Instruction Pipeline Chart

It displays timing relationship by instruction and associates with the call stack to quickly trace bottlenecks. The following two visualization modes are supported:

  • If the -g compilation option is added, the generated binary file contains debugging information. You are advised to restrict the access permission of user programs with debugging information to ensure that only authorized personnel can access the binary file.
  • If the functions provided by the llvm-symbolizer component are not used, do not include -g when compiling the program that is input to msProf. In this case, the msProf tool does not call the functions of the llvm-symbolizer component.
  • For performance of some operators, call TRACE_START and TRACE_STOP in the single core of the . Add -DASCENDC_TRACE_ON to the compilation configuration file. For details, see adding -DASCENDC_TRACE_ON. Then, the system can generate the pipeline chart. For details about the flow chart content, see Instruction Pipeline Chart.
  • You need to add -DASCENDC_TRACE_ON to the compilation configuration file. For details, see the following sample project.
    For AddKernelInvocationNeo operator project, add the following code to the ${git_clone_path}/samples/operator/ascendc/0_introduction/3_add_kernellaunch/AddKernelInvocationNeo/cmake/npu_lib.cmake file:
    1
    2
    3
    4
    5
    ascendc_compile_definitions
    (
        ...
        -DASCENDC_TRACE_ON
    )
    
  • Google Chrome

    Enter the chrome://tracing address in the address box of Google Chrome, drag the instruction pipeline file (trace.json) generated in Tool Usage to the blank area, and press the shortcut keys on the keyboard (W: zoom in; S: zoom out; A: move left; D: move right) to view the file. See Table 1 for more details.

    Table 1 Key fields

    Field

    Description

    VECTOR

    Vector unit.

    SCALAR

    Scalar unit.

    CUBE

    Cube unit.

    MTE1

    Data transfer flow. The transfer direction is L1 -> {L0A/L0B, UBUF}.

    MTE2

    Data transfer flow. The transfer direction is {DDR/GM, L2} -> {L1, L0A/B, UBUF}.

    MTE3

    Data transfer pipeline, from UBUF to {DDR/GM, L2, L1}, or from L1 to {DDR/L2}.

    FLOWCTRL

    Control flow instruction.

    CACHEMISS

    ICache that is not hit.

    USEMASK

    Custom dotting range.

    ALL

    Instructions in this channel will be executed in all channels.

  • MindStudio Insight
    The trace.json or visualize_data.bin file generated by msprof op simulator can be imported to MindStudio Insight to display.
    • To use MindStudio Insight, you need to install the MindStudio Insight software package. For details about the download link, see Installation and Uninstallation.
    • For details about how to import the visualize_data.bin file to MindStudio Insight, see Importing Profile Data.
    • For details about how to set MindStudio Insight, see Timeline.

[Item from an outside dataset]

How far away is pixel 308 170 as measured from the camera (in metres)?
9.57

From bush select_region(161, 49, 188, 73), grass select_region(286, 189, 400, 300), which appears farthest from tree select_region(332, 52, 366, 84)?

Instruction Pipeline Chart (MindStudio Insight As an Example)

The MindStudio Insight tool provides the running status of instructions on the Ascend AI Processor in a sequence diagram. Users can identify the sequence optimization points of micro instructions by analyzing the instruction details, instruction execution time, call stack of the code associated with the instruction, and synchronization lines between instructions and pipelines in the sequence diagram.

Figure 1 Timeline page
  • Shows the execution time of each instruction within each pipeline and the dependencies between instructions across different pipelines, helping you to identify potential performance optimization points of pipelines.
  • Associates pipeline instruction information with code to guide you through optimizing pipeline layout based on code.

By examining the time consumption and intervals at each layer of the timeline, you can identify potential performance bottlenecks in the corresponding instructions and pipelines. This includes determining if there are bottlenecks in instruction execution or if certain instructions are particularly time-consuming.